There is a surprising level of subtlety to the degrees and types of performance hazard that exist; categorising them is beyond the scope of this article. The performance hazard may have a technical mitigation cost, such as running the application over a separate and dedicated parallel infrastructure.

When we run the application operationally, these performance hazards either do or don’t mature. As a consequence, we experience a particular level of technical application performance and availability. These are the (only sustainable) sources of value of a broadband network: you can fool some of the people all of the time, and all of the people some of the time, but you can’t perpetually disguise a failure to create the core value that users seek.

So that’s the technology supply side.

Business value demand side

When we look at the business side, we see something that is a bit like a profit and loss balance sheet.

The ‘top line’ is driven by the fit-for-purpose application outcomes that we experience, such as successful voice calls. Meanwhile, there are three sources of ‘cost’ to subtract to get the ‘bottom line’:

Direct loss + (Self-)insured risk. There an immediate hit that you take for any application failure: it could be a simple embarrassment when a VoIP call fails, or a serious business process outage. As a result, you have to (self-)insure excess risk. For instance, if you are a consumer inviting your friends round for a Netflix movie, you may keep a DVD and a lot of bonus beer around if you can’t rely on the service working. For a business user, you may travel to see a key client rather than pray that WebEx won’t let you down.

Catastrophic risk. Things can, and do, go very wrong in ways that insurance can’t cover. Say you are a public sector body, who has decreed that everyone will work from home so you can sell off your office space. Then one day a national broadcaster announces that it’s going online-only for key channels, and the application performance for many users suddenly becomes unacceptable at 4pm when the kids come home from school, and you have no means to back-out.

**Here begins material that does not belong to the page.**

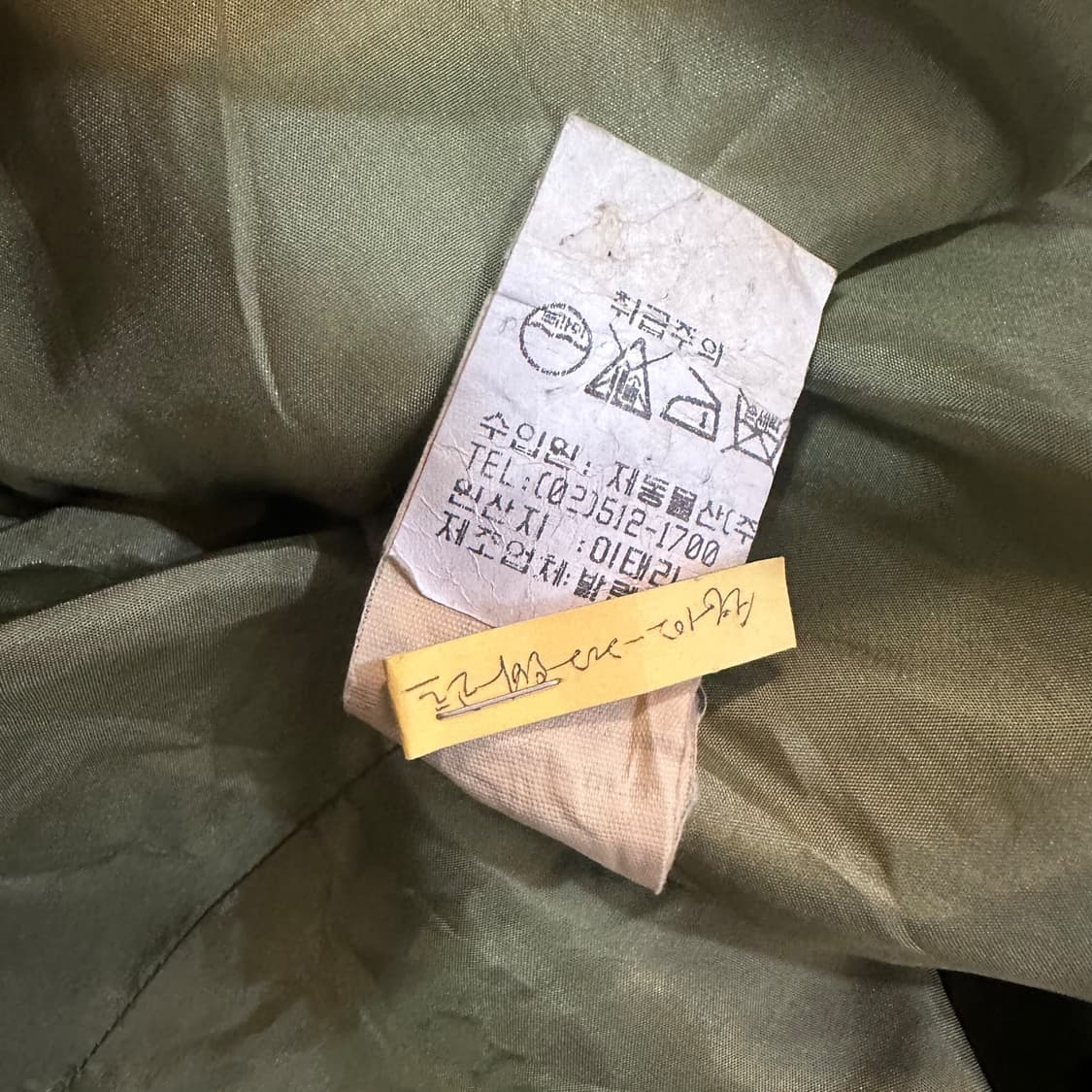 발렌티노 체크 코트 상품이미지6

Mitigation cost. There are additional business costs that you may incur to mitigate the effects of failure, for instance by maintaining backup business processes and facilities. This is above and beyond the insured risk cost.

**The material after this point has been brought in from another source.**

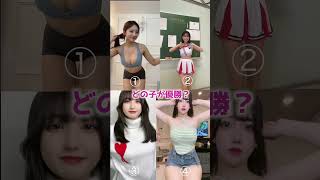 美女たちによるありがたいダンス集め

These collectively ‘taint’ the business value of the application. What is notable is that the more valuable the underlying thing that broadband enables, the more we require dependability to contain or eliminate these costs.

Summary and conclusion

The full model is presented below.

The take-away is simple: the nature of supply drives the performance hazards, which in turn determine the benefits and costs. If the hazards are not managed or mitigated, the costs can outweigh the hoped-for benefits. Thus for broadband to meet its full economic and social potential, it has to be dependable.

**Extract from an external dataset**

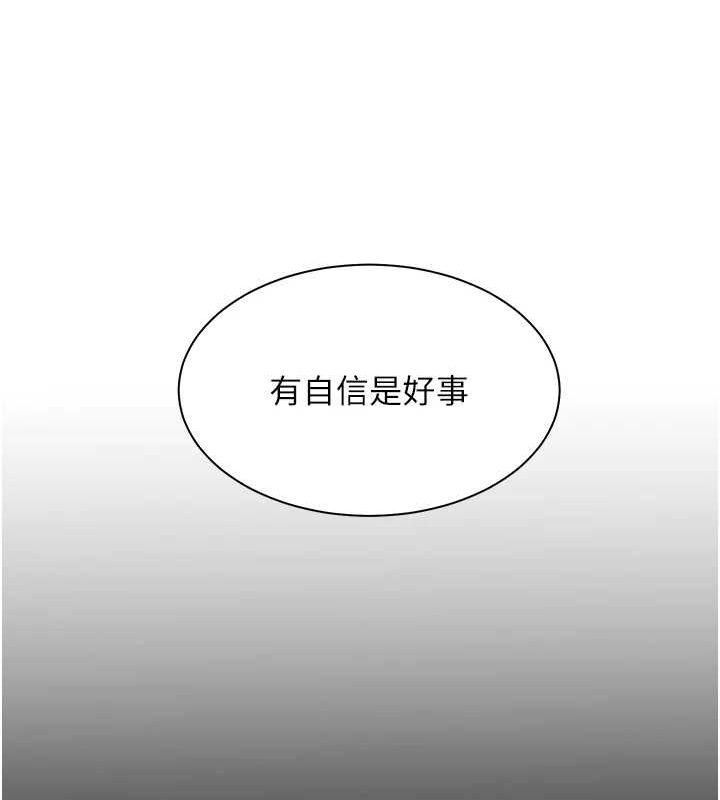 老師的親密指導第34話-與公子哥摸黑過招♥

At present a lot of broadband business and policy-making organisations are struggling to make good plans, since they lack an appropriate language in which to talk about the domain. The language of ‘application performance hazards’ fills that gap of shared understanding. This particular version is a simplified model designed for a less technical audience. Nonetheless, it contains all of the key elements needed for robust reasoning, and is grounded in the reality of how broadband operates and creates value.